11. Are you going to restrain yourself, God? For all these things, will you keep away? Will you impoverish us that much?

-- -- --

If you have ever really loved, you have also begged for mercy. I don’t mean that you’ve made excuses for a minor slip-up. I don’t mean you’ve laughed together with your beloved over a charming foible you have. I’m not talking about always being five minutes late or leaving the toilet seat up.

I’m talking about the 3 A.M. phone call to a mother you screamed at in tears over some meaningless thing. I’m talking about dad can you come get me, I trusted that guy when you said I shouldn’t, and now I’m scared and I can’t get home. I’m talking about please will you take me back, I can’t live without you.

We are this way. Humans, I mean. We screw up the best relationships for the worst reasons, throw away the deepest love without thinking twice. And when it hits us, when we find ourselves on the outside of the door, we have two choices. We can sit there in our cold pride and shiver, or we can pound on the door and plead to be let back in.

And if you have ever really loved, you also know what you do when you hear that knocking. You know there’s no reason why you should. You know you’re in the right. But you also know it doesn’t matter. You open the door. In fact it’s all you want to do; in fact, it floods your heart with something so tender it can’t be called either sorrow or joy.

I want to stress here that there are situations in which forgiveness doesn’t mean you keep someone in your life. Sometimes you’ve been abused. Sometimes your abuser may be sorry, but he can’t stop abusing or you can’t bear to see his face anymore. Maybe, with time and work, you can let go of the resentment and the gnawing desire for vengeance. But don’t misunderstand me: when God sets you free, he wants you to stay free.

Still, even the best relationships break. And when they do, when the remorse is real, when it would be madness to make an end of things, then you beg for mercy and you receive it.

That’s what this chapter of Isaiah is about. That place of desperation, that place of regret and of begging to be let back in: that’s where Israel is in these verses. “Oh God, don’t burst out in such anger, and don’t remember corruption forever. Look close and see: we’re your people, all of us” (verse 8). I can’t live without you: please will you take me back.

I could go on explaining to you the historical context of it, the symbolism of Jerusalem refounded and the people of God brought back together on Mount Zion. But I’ve told you all that now, and said what I had to say about it. And really, this chapter is beyond its time and place. This is pure, unmediated petition. This is cards-on-the-table prayer, one hundred percent helplessness and zero percent merit.

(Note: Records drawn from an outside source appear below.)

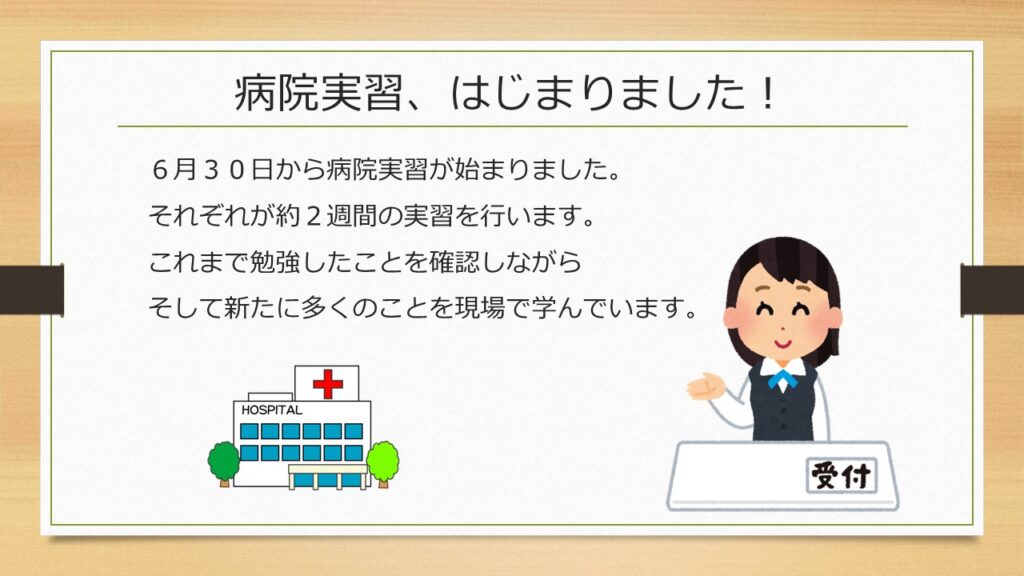 病院実習、はじまりました！

６月３０日から病院実習が始まりました。
それぞれが約２週間の実習を行います。
これまで勉強したことを確認しながら
そして新たに多くのことを現場で学んでいます。

HOSPITAL

受付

When all our grand designs lie in pieces around us (verses 9-10), when all our pride is broken and we’ve made a mess of all the good things we had going for us (verse 5), that’s when it’s time to make that 3 A.M. phone call. “Look close and see: we’re your people, all of us.”

At the end of all Israel’s wanderings, after failure and exile and despair, that was all they had left to offer. Just need. It’s all any of us has, really. And when we realize that, God takes us back.